Normal versus abnormal: What normative data tells us about the utility of heart rate in postural tachycardia, 2019, Baker and Kimpinski

The original criterion in the 1993 Schondorf-Low paper was 2SD above the mean for a sex-matched control population which excluded children and adolescents. I'm not sure who originally proposed the 30bpm value but in the 2011 consensus statement the definition is characterized by a sustained heart rate increment of 30 beats/minute within 10 min of standing or head-up tilt. . . For individuals aged 12–19 years the required increment is at least 40 beats/minute.

I don't have the energy to check right now but the history is fairly well-documented in the Gall et al. "Postural Tachycardia Syndrome" book.

I had a look in the textbook but it doesn’t seem to cover the decision on the 30 BPM, unfortunately.
 
Dr Peter Novak has commented that he suspects that the majority of chronic orthostatic intolerance is not accompanied by orthostatic abnormalities in blood pressure or heart rate.

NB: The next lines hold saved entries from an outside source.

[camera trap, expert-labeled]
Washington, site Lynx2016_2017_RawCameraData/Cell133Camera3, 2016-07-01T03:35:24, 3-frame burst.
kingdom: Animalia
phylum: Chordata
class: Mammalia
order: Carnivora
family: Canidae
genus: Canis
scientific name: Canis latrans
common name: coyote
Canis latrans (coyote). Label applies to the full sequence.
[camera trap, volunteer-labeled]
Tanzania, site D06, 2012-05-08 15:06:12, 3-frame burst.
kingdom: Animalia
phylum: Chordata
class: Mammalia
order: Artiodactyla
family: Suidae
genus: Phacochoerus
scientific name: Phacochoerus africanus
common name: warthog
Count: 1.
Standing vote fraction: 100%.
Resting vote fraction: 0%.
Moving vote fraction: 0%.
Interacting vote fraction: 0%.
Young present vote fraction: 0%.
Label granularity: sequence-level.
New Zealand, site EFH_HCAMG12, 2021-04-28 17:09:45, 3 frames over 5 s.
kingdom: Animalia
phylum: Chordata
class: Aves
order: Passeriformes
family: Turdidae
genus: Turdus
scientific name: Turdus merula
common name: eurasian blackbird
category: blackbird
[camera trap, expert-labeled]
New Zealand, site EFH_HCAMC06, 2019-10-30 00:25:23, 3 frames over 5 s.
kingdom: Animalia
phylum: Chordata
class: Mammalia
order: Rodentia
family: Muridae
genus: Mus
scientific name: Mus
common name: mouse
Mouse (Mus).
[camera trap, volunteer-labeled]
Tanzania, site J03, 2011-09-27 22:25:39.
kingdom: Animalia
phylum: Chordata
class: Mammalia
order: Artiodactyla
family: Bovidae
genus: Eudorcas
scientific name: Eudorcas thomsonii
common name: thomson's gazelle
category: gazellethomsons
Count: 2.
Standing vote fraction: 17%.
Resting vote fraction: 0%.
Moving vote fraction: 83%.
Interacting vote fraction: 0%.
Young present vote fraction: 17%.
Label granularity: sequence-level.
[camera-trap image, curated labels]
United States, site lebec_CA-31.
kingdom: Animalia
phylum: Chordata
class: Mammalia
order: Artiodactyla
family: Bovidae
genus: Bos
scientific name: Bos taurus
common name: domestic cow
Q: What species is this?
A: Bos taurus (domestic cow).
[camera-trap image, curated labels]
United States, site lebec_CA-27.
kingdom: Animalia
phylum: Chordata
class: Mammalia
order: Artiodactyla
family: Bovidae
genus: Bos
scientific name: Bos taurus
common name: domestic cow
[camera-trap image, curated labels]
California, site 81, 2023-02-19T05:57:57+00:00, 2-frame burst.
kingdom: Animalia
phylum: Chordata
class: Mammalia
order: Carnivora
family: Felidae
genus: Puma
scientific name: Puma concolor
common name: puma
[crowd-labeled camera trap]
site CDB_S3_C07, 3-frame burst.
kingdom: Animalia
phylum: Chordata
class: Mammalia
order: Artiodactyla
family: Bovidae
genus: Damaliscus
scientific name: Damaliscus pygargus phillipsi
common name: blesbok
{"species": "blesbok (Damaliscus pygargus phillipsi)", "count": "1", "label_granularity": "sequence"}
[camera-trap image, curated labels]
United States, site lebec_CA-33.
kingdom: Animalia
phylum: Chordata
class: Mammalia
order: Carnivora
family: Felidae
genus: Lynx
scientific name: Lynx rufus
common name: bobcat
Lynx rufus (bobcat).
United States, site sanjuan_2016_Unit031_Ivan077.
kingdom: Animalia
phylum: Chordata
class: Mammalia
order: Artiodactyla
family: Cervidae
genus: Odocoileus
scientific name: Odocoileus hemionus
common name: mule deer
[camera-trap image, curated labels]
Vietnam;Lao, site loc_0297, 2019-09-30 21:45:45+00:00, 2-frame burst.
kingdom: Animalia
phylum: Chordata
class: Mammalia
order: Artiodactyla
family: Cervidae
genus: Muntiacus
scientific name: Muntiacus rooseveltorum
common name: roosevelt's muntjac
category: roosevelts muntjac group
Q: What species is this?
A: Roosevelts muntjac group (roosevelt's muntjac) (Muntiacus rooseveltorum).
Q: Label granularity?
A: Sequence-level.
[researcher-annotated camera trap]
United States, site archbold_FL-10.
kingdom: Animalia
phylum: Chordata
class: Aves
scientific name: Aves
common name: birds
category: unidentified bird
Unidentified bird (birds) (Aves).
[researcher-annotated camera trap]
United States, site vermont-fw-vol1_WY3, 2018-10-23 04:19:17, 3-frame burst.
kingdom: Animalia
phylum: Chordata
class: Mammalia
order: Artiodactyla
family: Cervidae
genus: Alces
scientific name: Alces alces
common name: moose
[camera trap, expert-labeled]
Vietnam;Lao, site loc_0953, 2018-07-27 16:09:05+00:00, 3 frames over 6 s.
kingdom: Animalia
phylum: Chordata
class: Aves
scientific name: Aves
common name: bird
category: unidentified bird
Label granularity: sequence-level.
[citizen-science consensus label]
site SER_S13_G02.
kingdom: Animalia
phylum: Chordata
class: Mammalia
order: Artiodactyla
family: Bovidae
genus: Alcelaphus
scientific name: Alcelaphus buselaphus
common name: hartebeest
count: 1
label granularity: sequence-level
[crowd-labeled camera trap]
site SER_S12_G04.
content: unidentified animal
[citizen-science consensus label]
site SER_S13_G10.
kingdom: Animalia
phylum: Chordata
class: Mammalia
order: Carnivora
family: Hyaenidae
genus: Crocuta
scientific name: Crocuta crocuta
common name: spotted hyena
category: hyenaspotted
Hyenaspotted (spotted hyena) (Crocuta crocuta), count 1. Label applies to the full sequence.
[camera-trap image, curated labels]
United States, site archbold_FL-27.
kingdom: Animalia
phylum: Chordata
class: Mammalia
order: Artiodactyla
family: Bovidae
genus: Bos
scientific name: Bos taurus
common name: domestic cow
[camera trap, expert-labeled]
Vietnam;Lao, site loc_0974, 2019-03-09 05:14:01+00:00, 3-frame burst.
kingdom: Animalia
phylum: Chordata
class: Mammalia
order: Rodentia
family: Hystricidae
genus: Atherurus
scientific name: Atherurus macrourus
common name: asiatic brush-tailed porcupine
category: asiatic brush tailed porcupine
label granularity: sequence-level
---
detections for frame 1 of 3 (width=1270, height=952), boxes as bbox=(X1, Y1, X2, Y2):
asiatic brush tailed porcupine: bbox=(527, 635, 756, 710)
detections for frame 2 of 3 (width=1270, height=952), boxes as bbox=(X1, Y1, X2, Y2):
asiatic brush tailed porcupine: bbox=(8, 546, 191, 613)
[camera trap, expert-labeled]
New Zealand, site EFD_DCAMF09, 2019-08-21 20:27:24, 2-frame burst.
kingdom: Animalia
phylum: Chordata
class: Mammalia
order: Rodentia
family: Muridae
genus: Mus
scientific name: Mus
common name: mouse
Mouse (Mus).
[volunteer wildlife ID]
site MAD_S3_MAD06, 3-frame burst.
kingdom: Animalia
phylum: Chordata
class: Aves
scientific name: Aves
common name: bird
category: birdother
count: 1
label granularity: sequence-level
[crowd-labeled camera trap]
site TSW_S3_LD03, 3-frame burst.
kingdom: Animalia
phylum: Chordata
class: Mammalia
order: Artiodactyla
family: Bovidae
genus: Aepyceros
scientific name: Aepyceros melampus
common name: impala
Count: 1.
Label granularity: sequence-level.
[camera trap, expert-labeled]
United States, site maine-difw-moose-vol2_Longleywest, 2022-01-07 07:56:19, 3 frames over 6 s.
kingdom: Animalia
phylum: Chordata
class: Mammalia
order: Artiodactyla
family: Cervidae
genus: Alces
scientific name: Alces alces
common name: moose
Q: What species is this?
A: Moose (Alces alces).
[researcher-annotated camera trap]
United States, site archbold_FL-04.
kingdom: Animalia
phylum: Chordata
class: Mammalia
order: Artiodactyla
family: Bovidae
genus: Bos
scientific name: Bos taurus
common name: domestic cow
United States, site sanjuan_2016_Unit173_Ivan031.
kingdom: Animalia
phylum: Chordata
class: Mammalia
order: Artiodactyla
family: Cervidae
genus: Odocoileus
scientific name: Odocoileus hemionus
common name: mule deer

But he did describe two new types of chronic OI that fit this profile, so we have to consider that he may be overstating this possibility due to his personal interest in helping those patients:

https://www.brighamhealthonamission...o-pinpoint-causes-of-orthostatic-intolerance/

“We can now diagnose people who were previously thought to have psychiatric illness or had no diagnosis at all,” said Novak.”
 
I had a look in the textbook but it doesn’t seem to cover the decision on the 30 BPM, unfortunately.
Thanks. We thought the value was probably based on the Streeten paper (J Lab Clin Med 1988; 111(3):326-35) which I eventually tracked down. The results are in Table 1 - as you can see the upper end for the healthy population is +27 BPM.